Appendix B: Specifications and performance of the principal aircraft of Bomber Command and Luftwaffe night-fighters, 1939–45
It is impossible to detail the immense number of different Marks of each aircraft. I have therefore chosen those which relate to the events most closely described in the text. Performance figures are only the most approximate guide, since individual aircraft varied immensely in efficiency and handling. Some Lancasters, for instance, were modified to carry a bombload of ten tons, with front and mid-upper turrets removed.
BRITISH AIRCRAFT
Vickers WELLINGTON IC.
Type: twin-engined medium bomber; crew: 6; length: 60.8 feet; height: 18.75 feet; wingspan: 86 feet; maximum loaded weight 30,000 lb; ceiling: 15,000 feet; cruising speed: 165 mph; maximum speed: 245 mph; bombload: 4,500 lb (with fuel for 1,200 miles)/1,000 lb (with fuel for 2,550 miles); armament: twin .303s in front and rear turrets, single free .303s on beam mountings
18
; engines: Pegasus XVIII.
Bristol BLENHEIM IV.
Type: twin-engined light bomber; crew: 3; length: 40 feet; height: 9.2 feet; wingspan: 56 feet; maximum loaded weight: 15,800 lb; ceiling: 22,000 feet; cruising speed: 180 mph; maximum speed: 266 mph; bombload: 1,000 lb (with fuel for 1,460 miles); armament: twin .303s in forward under nacelle
19
; single .303 in rear turret, single .303 rearward fixed firing from engine nacelle; engines: Mercury XV.

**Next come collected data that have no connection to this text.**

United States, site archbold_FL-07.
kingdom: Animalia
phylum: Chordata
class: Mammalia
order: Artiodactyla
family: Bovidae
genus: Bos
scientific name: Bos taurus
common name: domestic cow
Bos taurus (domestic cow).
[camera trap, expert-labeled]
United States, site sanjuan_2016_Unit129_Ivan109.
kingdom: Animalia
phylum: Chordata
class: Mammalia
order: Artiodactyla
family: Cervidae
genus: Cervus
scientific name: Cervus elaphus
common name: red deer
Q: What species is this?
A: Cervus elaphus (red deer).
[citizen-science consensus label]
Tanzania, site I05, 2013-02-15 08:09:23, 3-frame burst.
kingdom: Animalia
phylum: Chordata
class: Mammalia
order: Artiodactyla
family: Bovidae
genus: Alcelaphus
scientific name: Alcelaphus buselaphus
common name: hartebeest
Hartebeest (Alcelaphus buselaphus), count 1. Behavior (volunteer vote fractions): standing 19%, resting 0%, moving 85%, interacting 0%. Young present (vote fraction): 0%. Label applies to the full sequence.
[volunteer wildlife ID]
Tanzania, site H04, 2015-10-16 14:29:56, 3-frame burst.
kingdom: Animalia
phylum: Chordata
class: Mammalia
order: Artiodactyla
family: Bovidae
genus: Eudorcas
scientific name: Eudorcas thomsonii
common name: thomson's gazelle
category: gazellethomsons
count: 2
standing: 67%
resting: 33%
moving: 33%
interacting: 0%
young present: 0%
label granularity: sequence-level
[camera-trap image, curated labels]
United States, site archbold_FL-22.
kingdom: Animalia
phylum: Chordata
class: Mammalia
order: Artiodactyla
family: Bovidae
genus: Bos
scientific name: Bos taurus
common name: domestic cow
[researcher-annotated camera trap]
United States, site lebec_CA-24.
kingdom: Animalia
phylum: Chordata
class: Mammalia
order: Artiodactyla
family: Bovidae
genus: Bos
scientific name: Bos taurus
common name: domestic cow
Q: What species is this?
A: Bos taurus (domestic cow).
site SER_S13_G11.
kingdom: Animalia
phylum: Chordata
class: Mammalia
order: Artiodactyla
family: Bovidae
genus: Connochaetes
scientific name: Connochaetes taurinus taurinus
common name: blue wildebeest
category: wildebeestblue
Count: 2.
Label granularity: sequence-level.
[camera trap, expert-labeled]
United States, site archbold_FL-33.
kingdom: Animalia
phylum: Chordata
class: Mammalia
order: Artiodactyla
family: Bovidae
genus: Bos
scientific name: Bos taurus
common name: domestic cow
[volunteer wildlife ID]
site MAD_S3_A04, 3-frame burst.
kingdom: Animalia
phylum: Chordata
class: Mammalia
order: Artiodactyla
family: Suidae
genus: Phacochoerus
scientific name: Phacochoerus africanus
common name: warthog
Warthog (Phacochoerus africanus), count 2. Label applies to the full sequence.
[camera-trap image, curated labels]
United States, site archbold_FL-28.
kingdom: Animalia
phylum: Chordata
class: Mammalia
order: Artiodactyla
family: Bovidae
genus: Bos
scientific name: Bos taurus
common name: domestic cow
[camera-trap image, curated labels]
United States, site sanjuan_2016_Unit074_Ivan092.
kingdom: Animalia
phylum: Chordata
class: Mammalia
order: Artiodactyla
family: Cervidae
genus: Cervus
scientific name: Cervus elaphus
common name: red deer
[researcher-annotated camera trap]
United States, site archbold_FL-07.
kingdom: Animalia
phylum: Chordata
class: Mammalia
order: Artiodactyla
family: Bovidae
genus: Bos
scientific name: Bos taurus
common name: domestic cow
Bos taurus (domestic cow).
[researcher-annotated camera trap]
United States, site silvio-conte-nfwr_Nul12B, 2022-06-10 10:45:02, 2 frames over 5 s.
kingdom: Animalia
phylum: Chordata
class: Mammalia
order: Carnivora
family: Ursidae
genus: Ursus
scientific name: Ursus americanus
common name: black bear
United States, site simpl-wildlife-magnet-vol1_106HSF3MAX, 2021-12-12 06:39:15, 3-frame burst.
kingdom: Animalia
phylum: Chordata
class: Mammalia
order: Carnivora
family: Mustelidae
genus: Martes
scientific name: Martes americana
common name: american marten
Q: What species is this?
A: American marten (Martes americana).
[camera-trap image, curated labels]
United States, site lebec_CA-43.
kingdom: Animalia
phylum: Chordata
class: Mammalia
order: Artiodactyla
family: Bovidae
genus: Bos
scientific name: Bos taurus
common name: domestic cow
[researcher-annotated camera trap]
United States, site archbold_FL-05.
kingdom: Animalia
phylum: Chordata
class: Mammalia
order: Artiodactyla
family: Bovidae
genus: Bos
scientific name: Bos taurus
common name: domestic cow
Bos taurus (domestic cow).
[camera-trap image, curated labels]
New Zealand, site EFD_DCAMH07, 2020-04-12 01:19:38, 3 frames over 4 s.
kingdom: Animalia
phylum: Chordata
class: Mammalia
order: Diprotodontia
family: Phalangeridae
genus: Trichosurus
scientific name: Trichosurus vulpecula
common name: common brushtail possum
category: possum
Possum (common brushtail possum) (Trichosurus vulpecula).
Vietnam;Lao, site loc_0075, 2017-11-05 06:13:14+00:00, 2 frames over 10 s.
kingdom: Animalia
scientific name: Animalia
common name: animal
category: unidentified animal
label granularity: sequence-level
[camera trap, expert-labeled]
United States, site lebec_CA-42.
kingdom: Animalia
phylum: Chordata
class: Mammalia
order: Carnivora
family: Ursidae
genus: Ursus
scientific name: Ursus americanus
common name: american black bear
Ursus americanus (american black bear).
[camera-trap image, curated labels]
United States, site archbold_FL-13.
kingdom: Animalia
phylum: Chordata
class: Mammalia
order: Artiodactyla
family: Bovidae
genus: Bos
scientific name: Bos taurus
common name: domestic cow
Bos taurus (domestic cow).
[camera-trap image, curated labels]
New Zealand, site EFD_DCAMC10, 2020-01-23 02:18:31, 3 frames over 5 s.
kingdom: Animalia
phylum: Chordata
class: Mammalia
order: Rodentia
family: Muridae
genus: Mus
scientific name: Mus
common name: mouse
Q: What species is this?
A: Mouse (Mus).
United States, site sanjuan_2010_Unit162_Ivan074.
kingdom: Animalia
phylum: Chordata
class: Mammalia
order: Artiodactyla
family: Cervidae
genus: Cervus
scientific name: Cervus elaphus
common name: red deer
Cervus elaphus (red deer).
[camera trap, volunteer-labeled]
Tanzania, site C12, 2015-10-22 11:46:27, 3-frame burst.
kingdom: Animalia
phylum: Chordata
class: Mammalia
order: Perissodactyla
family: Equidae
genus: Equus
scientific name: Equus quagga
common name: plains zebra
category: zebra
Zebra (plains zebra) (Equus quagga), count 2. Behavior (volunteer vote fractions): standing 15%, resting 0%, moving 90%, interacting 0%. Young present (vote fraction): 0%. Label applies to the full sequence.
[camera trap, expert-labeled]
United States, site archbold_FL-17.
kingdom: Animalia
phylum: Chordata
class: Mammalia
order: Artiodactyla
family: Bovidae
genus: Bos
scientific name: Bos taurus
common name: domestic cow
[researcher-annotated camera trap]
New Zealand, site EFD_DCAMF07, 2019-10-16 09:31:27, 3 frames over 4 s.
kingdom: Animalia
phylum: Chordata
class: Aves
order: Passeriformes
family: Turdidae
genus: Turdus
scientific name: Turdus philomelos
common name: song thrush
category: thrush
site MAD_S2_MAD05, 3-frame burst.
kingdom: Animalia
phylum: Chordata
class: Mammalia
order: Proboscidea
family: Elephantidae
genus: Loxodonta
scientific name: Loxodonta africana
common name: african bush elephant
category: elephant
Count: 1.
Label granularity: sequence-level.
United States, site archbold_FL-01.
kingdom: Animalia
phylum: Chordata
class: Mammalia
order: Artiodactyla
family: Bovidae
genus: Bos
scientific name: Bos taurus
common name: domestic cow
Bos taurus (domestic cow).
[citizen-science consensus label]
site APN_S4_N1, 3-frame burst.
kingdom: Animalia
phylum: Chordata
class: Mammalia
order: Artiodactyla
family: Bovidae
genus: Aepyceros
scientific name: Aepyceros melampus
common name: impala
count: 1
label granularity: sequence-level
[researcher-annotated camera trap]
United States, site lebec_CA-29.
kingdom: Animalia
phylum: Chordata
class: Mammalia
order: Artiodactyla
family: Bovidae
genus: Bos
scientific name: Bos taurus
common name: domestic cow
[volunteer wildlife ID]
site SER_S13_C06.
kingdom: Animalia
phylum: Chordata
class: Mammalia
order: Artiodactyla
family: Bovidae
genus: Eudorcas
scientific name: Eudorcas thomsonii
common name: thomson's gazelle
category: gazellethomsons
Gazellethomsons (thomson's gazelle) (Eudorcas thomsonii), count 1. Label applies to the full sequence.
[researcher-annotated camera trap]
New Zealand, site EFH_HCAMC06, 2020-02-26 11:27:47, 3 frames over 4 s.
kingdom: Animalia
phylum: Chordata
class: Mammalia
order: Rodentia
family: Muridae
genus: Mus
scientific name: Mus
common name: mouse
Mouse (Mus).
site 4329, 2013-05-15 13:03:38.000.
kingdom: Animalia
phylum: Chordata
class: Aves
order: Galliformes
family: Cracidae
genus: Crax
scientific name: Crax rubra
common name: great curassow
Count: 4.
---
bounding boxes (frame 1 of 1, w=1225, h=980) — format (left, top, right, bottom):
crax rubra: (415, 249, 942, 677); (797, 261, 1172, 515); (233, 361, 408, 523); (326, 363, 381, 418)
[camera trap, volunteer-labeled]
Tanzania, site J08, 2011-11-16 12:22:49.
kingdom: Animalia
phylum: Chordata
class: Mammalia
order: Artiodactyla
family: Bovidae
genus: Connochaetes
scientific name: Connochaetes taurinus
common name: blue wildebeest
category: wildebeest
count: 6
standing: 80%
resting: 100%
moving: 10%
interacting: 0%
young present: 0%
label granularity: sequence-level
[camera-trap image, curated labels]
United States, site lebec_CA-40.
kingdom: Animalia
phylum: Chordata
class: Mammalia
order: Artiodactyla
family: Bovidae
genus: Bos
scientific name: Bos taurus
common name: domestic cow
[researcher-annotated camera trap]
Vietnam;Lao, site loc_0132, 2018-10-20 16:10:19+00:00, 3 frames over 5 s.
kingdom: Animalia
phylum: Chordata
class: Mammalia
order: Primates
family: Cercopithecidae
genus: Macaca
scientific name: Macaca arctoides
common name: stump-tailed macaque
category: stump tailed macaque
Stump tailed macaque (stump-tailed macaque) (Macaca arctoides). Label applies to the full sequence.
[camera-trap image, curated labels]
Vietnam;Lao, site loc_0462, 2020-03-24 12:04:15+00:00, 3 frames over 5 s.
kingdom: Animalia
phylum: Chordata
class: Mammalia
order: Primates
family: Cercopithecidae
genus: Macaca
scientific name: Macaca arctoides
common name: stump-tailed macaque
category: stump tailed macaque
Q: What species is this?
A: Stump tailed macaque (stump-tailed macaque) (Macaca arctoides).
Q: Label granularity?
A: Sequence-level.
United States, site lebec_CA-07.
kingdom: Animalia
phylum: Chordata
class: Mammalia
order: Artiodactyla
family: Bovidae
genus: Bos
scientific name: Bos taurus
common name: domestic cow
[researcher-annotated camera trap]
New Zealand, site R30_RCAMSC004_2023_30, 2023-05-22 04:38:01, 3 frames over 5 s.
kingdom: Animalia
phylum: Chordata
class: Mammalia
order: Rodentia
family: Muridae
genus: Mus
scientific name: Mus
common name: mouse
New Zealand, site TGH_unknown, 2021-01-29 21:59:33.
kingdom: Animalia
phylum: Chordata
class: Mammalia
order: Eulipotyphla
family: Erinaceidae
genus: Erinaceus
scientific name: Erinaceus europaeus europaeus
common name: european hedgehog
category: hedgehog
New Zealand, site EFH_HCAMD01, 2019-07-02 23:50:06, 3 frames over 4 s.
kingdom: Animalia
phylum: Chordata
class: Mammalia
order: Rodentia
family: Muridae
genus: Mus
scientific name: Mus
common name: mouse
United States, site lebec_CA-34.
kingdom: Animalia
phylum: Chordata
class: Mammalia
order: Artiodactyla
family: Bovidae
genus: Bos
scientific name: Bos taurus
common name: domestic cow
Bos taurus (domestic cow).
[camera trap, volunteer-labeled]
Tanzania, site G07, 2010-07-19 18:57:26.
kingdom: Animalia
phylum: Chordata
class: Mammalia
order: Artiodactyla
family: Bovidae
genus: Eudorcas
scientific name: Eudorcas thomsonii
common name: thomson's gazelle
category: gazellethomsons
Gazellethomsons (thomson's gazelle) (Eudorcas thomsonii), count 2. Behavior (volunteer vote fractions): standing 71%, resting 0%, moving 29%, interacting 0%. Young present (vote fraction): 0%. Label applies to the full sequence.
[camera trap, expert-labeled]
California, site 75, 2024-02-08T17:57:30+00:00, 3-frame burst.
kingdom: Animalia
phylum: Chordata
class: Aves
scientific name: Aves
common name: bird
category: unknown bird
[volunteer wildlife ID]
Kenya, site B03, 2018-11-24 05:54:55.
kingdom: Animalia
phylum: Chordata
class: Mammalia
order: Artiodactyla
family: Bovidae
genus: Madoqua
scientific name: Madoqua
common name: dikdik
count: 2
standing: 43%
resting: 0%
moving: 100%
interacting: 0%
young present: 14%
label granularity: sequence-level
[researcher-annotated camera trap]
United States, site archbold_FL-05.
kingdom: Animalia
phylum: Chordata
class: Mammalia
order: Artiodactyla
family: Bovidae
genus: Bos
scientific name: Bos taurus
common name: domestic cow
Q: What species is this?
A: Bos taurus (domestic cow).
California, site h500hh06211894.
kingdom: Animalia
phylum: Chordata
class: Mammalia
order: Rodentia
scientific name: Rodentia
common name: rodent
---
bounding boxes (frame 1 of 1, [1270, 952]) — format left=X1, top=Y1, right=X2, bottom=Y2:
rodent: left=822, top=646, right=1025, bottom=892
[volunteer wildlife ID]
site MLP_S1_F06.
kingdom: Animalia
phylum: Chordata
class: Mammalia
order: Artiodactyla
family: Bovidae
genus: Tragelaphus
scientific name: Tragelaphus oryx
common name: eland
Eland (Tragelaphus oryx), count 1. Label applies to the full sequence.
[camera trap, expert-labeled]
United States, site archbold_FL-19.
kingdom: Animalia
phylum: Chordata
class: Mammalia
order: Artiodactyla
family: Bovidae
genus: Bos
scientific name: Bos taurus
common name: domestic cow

Armstrong Whitworth WHITLEY V.
Type: twin-engined medium bomber; crew 5; length: 69.3 feet; height; 12.75 feet; wingspan: 84 feet; maximum loaded weight: 33,500 lb; ceiling: 17,600 feet; cruising speed: 165 mph; maximum speed: 202 mph; bombload: 8,000 lb (with fuel for 630 miles)/3,500 lb (with fuel for 1,930 miles); armament: single free .303 in forward turret, four .303s in rear turret; engines: Merlin X.